The Presto Manta Connector's install involves adding a jar
file to your
plugins directory, adding a catalog configuration file and uploading table
definition file(s) to Manta. You can find details on the install process in
the installation documentation.
- Create a new file:
$PRESTO_HOME/etc/catalog/manta.properties
- Within that file add the following:
# Required connector name to indicate that we are using the Manta plugin
connector.name=manta
# Manta configuration properties (optional if defined elsewhere).
# You can define the Manta connection properties via environment variables,
# Java system properties, or within this file below.
# See: https://github.com/joyent/java-manta/blob/master/USAGE.md#parameters
manta.user=my.username
manta.key_id=00:00:00:00:00:00:00:00:00:00:00:00:00:00:00:00
manta.max_connections=48
# Schema definition - Each schema is defined by specifying a Manta directory
# path. Within that remote Manta directory path, the plugin will look for
# schema information files like: presto-tables.json
manta.schema.default=/my.username/stor/presto/schema1
manta.schema.test=/my.username/stor/presto/schema2
Tables within a schema are defined in the file presto-tables.json
which is
contained within the schema directory. The actual data files for the schema
can be located in a different directory path specified within presto-tables.json
.
The format of table definition file presto-tables.json
JSON with comments
supported. You can find an example file here.
With each table definition configuration element (see above), you can optionally specify the column names and data types for each row. If the columns are not explicitly specified, then the plugin will do a best effort guess about the data types based on the very first row read.
Input files can be partitioned based on the file path or directory path within Manta. Partitioning is defined per table and uses a configurable scheme of regular expression matching groups to allow for matching portions of a file path.
- BZIP2 with the file extension
.bz2
- LZ4 with the file extension
.lz4
- GZIP with the file extension
.gz
- Xerial SNAPPY with the file extension
.xsnappy
- Hadoop SNAPPY with the file extension
.snappy
- XZ with the file extension
.xz
The Hadoop Snappy native libraries can optionally be loaded in order to get better performance with files that have been compressed in the Hadoop-specific Snappy format.
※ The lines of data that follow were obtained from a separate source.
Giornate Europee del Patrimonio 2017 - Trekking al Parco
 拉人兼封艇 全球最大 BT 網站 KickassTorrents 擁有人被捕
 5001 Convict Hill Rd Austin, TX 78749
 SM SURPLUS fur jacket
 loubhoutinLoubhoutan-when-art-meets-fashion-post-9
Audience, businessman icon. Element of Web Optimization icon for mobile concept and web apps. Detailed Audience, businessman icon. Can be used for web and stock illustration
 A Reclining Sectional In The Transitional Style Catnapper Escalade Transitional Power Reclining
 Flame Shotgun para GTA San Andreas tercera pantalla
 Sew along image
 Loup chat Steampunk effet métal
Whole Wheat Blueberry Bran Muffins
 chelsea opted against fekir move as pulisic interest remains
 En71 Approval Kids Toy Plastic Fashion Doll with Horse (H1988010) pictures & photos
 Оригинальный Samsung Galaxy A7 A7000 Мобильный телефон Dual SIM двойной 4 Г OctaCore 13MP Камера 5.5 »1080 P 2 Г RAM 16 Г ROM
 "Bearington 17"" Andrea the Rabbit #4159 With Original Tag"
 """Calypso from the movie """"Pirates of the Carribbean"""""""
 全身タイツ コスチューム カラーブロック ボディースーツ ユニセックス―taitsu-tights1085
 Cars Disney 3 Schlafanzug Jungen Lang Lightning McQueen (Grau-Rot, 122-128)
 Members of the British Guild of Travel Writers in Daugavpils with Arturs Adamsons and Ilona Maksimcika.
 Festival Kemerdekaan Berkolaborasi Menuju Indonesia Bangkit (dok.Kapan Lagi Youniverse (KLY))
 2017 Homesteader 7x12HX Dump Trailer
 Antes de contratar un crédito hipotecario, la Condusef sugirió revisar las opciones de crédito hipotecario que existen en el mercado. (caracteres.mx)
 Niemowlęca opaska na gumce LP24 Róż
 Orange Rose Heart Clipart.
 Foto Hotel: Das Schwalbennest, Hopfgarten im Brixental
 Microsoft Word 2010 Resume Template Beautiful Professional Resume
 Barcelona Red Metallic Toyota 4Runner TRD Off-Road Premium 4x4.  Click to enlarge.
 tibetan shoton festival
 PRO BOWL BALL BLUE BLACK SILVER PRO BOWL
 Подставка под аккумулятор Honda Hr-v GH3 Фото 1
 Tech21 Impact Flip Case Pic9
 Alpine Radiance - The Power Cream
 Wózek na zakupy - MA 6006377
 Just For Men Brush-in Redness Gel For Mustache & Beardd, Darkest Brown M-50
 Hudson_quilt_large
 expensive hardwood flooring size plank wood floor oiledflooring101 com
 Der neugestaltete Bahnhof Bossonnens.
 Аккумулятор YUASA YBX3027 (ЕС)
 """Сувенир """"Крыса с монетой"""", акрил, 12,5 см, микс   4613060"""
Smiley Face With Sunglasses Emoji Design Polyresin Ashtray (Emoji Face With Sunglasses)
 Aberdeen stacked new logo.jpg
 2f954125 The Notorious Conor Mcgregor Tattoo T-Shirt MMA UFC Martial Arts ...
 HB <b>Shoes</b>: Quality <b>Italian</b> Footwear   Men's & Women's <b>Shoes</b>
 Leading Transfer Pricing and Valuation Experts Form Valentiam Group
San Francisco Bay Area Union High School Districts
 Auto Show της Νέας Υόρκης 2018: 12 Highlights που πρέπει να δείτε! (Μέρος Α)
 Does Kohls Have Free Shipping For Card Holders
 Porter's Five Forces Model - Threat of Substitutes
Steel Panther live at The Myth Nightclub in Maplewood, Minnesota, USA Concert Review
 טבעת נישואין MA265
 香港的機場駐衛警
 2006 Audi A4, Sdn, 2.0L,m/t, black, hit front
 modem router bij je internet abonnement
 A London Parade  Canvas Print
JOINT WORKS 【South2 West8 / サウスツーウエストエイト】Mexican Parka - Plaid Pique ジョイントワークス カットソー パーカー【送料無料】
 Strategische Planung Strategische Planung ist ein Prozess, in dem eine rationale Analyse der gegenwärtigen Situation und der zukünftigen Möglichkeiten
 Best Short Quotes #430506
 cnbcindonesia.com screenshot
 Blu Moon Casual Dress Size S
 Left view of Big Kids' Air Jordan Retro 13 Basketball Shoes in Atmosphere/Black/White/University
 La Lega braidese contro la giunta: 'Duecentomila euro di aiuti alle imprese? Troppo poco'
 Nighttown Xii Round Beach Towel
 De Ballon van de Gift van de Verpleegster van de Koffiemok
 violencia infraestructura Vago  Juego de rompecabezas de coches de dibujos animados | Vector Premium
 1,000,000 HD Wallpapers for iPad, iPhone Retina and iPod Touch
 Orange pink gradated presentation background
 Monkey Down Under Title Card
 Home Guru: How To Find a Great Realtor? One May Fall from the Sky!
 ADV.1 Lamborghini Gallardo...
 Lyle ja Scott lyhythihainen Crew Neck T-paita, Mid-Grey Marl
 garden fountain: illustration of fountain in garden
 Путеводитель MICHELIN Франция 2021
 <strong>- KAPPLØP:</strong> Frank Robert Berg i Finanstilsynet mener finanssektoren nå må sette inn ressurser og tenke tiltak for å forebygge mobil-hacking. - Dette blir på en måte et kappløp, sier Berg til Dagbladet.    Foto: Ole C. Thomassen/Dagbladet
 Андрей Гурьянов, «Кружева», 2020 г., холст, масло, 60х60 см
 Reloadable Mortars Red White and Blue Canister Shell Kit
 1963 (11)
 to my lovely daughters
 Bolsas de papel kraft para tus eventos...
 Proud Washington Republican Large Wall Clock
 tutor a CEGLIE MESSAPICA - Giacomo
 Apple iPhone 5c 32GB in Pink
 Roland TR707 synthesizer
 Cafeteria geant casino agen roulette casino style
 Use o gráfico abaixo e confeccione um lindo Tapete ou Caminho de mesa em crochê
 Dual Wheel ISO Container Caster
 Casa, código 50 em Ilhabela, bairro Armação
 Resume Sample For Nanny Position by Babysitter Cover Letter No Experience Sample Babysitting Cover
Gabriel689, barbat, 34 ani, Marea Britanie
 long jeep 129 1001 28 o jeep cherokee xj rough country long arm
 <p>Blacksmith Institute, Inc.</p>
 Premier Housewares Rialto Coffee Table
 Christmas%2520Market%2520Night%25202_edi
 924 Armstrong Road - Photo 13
Currently the only data format supported is newline delimited JSON with each line having a JSON object that is identical in structure without missing nodes. In future versions, parsing of JSON will become more flexible and other data formats will be supported like CSV and parquet.
All compressed data files must have a filename extension that matches the compression algorithm.
Column parsing is done by reading the first line of the smallest file in the logical table file path. If this first line differs structurally from the data in other lines and files, you will get inconsistent results or errors.
For non-compressed data files the connector will do a HTTP range request on the
data file in order to avoid downloading the entire file to get the first line.
The setting for the maximum number of bytes per line is configurable via the
manta.max_bytes_per_line
parameter. The default value is 10240
.
All queries to Manta involve downloading multiple data files off of Manta to Presto worker(s). By the design, this is a bandwidth intensive operation. It is best to have your Presto workers and server located geographically near your Manta installation with a high bandwidth link between them. For example, in the case of the Triton Public Cloud, if you are using the Manta installation located in the US-EAST region, then running Presto in one of the US-EAST data centers / availability zones is ideal.
Since queries to Manta from Presto are done concurrently per remote file,
you may want to increase the maximum connections setting to Manta above the
default of 24
. If you see errors related to timeouts when waiting for a
connection from the HTTP pool for Apache HTTP client, it is indicative of a
manta.max_connections
setting too low.
To build the Presto Manta Connector you will need Maven 3.0+. Using Maven, execute:
mvn clean install
See our contribution guide for more information on contributing changes to the project.
See https://github.com/joyent/presto-manta/issues.
The Presto Manta Connector is licensed under the MPLv2. Please see the LICENSE file for more details.